Dear Special Readers,
I had an amazing video planned for you today depicting flying trapeze acts by your favorite now-completely-irrelevant stars from the 1980s. As important as it is for you to see that video, it will have to wait until next Friday.
And I promise you, this is even better than seeing EXCLUSIVE: SHOCKING PHOTOS! of Jennifer Aniston’s cellulite.
For some time now, Jules from Go Guilty Pleasures! — A.K.A. Toothpaste Girl, A.K.A. Chipumunk Groupie, A.K.A. Funny as F**k — has been generously providing her readers with Go Guilty Pleasures! snap bracelets — yes, those lovable wrist accessories from days gone by, those wearable toys once confiscated by teachers in the millions.
Well, this is what my husband retrieved from our mailbox last month:
I’m sorry to report that, due to popular demand, these snap bracelets are no longer available. (All together now: Awwwwwww.) But I know you’ll be happy for me that I got the pleasure of scoring not one but two!
As part of the strict stipulations stated in my Go Guilty Pleasures!
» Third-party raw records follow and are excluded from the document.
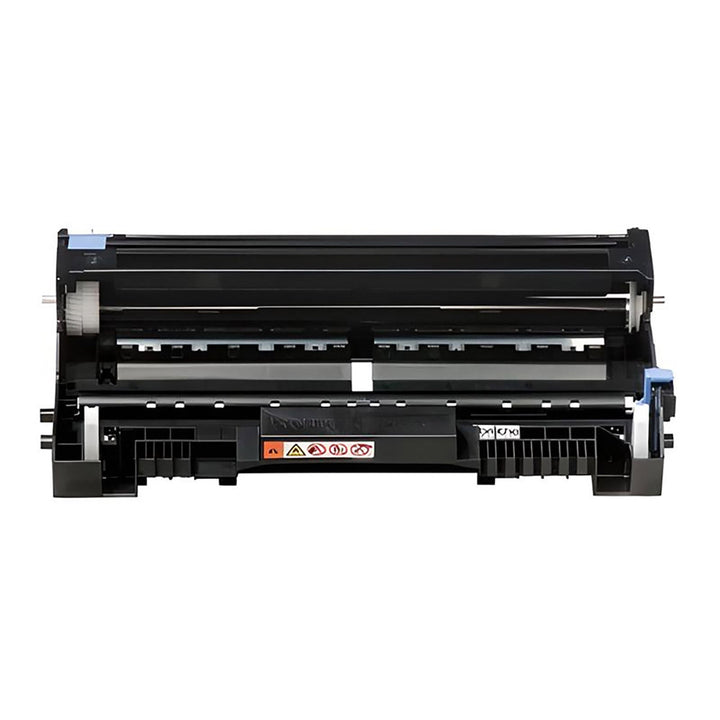 Drum 25000 Page TAA DR620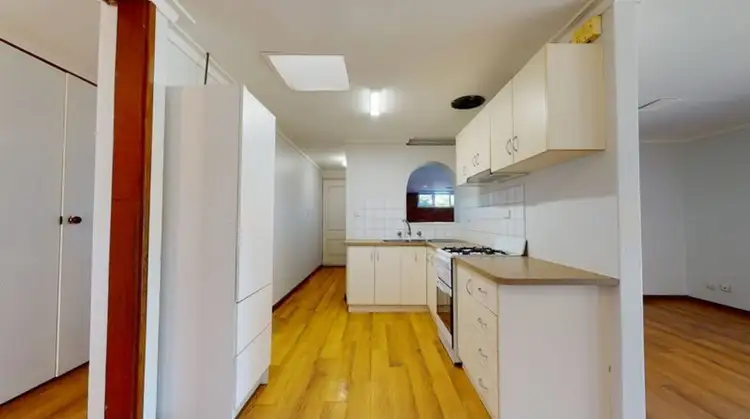 Seventh view of Homely house listing, 42 Taywood Drive, Wanneroo WA 6065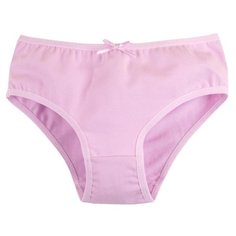 Трусики Bossa Nova размер 30, сиреневый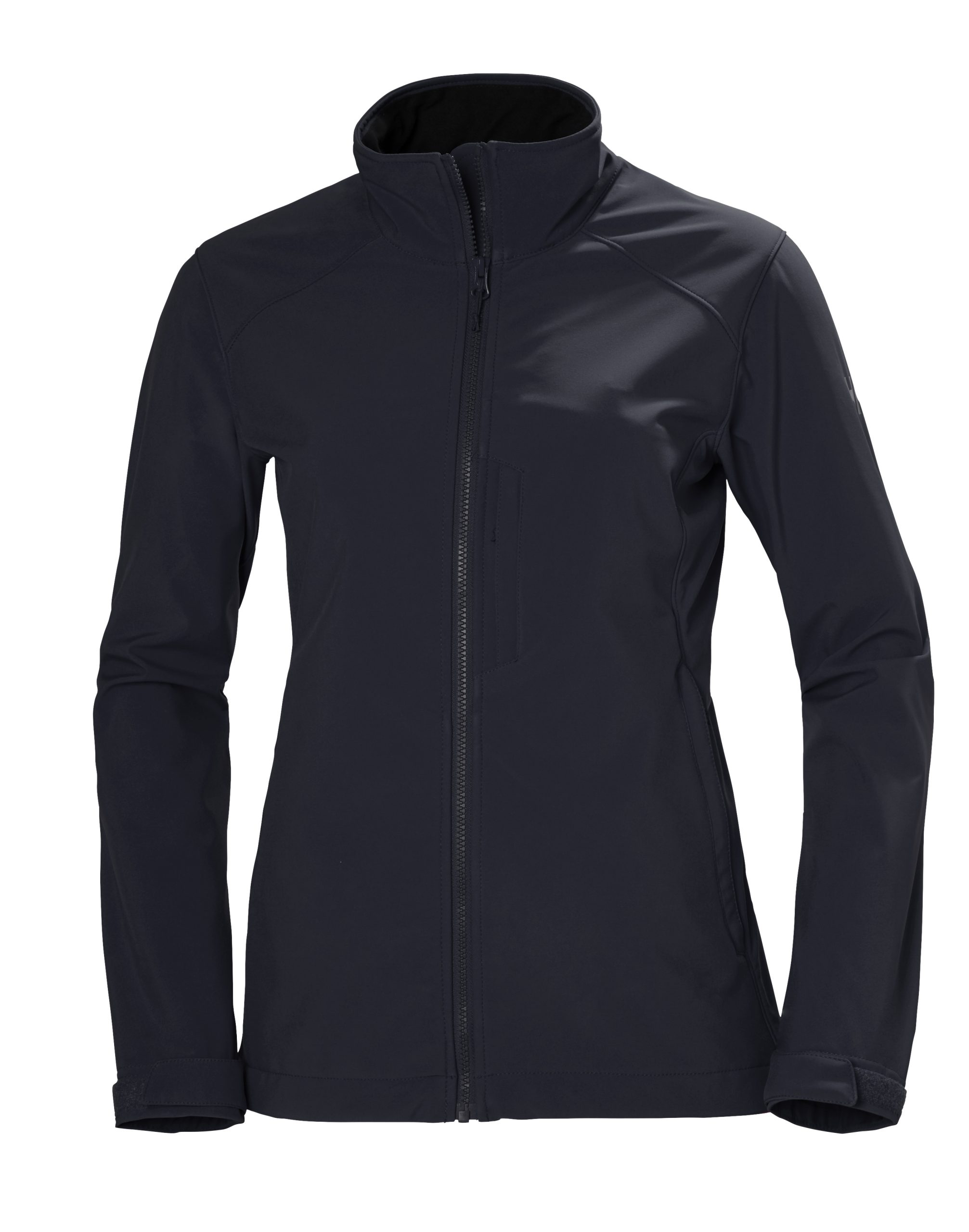 62925-990-scaled-6 Women's Paramount Softshell Jacket - Image 1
Snap Bracelet Contract, I had to take photos of myself wearing the bracelets.
Today Jules has posted them here on her blog, along with a letter from yours truly and along with photos of a couple of other grateful recipients.
Due to the severe flashback-induced whiplash I suffered upon receipt of the snap bracelets, I temporarily blacked out. When I awoke I was wearing a snap bracelet choker and an exact replica of Donna Martin’s 90210 homecoming dress. Which understandably led to a compelling desire to recreate my 1993 senior class photo shoot. Which I’m sure you’ll agree is quite SHOCKING!
I am providing you with mere teasers here — you will not be able to see the full photos anywhere except here on Jules’ blog. Which I’m sure you’ll agree makes them quite EXCLUSIVE!
Your friend in flashbacks that usually don’t lead to mild traumatic brain injuries,
P.S. If my dog looks scared, it’s because she is — and you should be too.